Miniimplantate haben einen Durchmesser von ≤ 2,8 mm und sind aufgrund dieser Dimension bis auf wenige Ausnahmen19 einteilig, so dass eine belastungsfreie Einheilung selten möglich ist. Sie wurden zunächst als provisorische Implantate zur Abstützung von Interims­ersatz unmittelbar nach umfangreichen Implantationen bzw. Augmentationen oder als Widerlager für kieferortho­pädische Bewegungen verwendet2. Nach bzw. wäh­rend der definitiven Versorgung der konventionellen Implan­tate oder nach Abschluss der kieferorthopädischen Therapie werden diese temporären Miniimplantate wieder entfernt.

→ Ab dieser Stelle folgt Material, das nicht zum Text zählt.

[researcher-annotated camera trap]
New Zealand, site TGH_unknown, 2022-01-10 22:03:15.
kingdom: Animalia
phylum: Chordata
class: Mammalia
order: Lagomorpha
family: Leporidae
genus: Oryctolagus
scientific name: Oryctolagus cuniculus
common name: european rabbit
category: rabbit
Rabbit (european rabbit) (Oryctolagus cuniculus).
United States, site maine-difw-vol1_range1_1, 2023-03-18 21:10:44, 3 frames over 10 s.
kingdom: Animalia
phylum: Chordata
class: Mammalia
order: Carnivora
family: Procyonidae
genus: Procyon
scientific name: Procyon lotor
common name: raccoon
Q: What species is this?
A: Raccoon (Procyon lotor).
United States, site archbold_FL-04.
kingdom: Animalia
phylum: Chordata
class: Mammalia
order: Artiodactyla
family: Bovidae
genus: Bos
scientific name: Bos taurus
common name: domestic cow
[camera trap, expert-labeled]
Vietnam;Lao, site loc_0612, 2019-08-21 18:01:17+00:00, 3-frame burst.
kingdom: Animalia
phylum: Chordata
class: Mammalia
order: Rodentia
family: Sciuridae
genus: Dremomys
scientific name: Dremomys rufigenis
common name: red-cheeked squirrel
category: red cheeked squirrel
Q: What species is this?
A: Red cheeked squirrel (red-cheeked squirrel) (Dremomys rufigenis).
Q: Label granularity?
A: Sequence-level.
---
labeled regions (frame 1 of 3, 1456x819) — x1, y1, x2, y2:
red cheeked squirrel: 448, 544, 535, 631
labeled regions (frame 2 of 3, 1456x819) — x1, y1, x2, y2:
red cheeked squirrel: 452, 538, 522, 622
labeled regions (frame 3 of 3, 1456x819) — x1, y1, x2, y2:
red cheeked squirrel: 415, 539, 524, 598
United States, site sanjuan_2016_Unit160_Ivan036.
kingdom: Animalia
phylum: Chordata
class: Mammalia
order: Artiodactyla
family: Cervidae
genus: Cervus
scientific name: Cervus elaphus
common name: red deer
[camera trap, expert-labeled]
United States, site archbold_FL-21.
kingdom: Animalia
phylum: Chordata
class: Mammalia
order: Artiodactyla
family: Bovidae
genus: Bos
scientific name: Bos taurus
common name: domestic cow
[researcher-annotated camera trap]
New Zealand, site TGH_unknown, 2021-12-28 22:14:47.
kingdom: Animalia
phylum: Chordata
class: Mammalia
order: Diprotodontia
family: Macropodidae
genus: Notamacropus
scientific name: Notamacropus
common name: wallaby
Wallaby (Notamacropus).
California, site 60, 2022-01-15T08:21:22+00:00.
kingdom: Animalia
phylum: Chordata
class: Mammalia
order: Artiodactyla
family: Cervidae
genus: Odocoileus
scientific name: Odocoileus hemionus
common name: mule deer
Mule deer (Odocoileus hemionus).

Praktisch tätige Zahnärzte vor allem in den USA verwendeten Miniimplantate seit Anfang der 1990er Jahre erfolgreich zur definitiven Abstützung bzw. Fixierung von festsitzendem und herausnehm­barem Zahnersatz bei sehr schmalen Kieferkämmen oder in engen Schaltlücken10. Daraufhin wurde der Implantattyp 1997 von der amerikanischen Food and Drug Administration (FDA) für diese Indikation freigegeben2. Seit Ende der 1990er Jahre werden Miniimplantate auch in Deutschland von niedergelassenen Zahnärzten vor allen Dingen zur Stabilisierung von herausnehmbaren Teil- und Totalprothesen benutzt. In den USA kommen sie in großer Zahl auch zur Abstützung von festsitzendem Zahnersatz zum Einsatz29.

Der Autor dieses Beitrages verwendet hauptsächlich Mini Dental Implants (MDI, 3M ESPE, Seefeld), die seit dem letzten Jahr von der Firma condent GmbH, Hannover vertrieben werden. Da 3M ESPE ihr Produktportfolio zukünftig auf andere Schwerpunkte konzentriert, erfolgt aktuell auch die Übertragung der MDI-Produktion auf die condent GmbH. Die MDI werden in verschiedenen Dimensionen sowie mit und ohne Kragen angeboten, damit sie in Abhängigkeit von der jeweiligen Knochenqualität bzw. -quantität und der Mukosadicke eingesetzt werden können (Abb. 1). Nach Vorgaben des Herstellers und entsprechend der Literatur werden für die Fixierung von totalen Prothesen im Oberkiefer sechs und im Unterkiefer vier Implantate empfohlen8-10,13,18,22,26,29. Beispielhaft soll die Versorgung bei einer zahnlosen Patientin dargestellt werden, die mit dem Halt ihrer totalen Unterkieferprothese unzufrieden war. Eine Panoramaschichtaufnahme mit Referenzmarkern ermöglicht die Einhaltung eines Sicherheitsabstandes von ca. 5 mm zu den Foramina mentalia. Als Referenzobjekt kann neben Titanhülsen in einem Duplikat der Prothese auch Klammerdraht (> 8 mm Länge) dienen, der in einem Bohrschacht an den Positionen in die vorhandene Prothese eingelegt und mit Wachs gesichert wird (Abb. 2).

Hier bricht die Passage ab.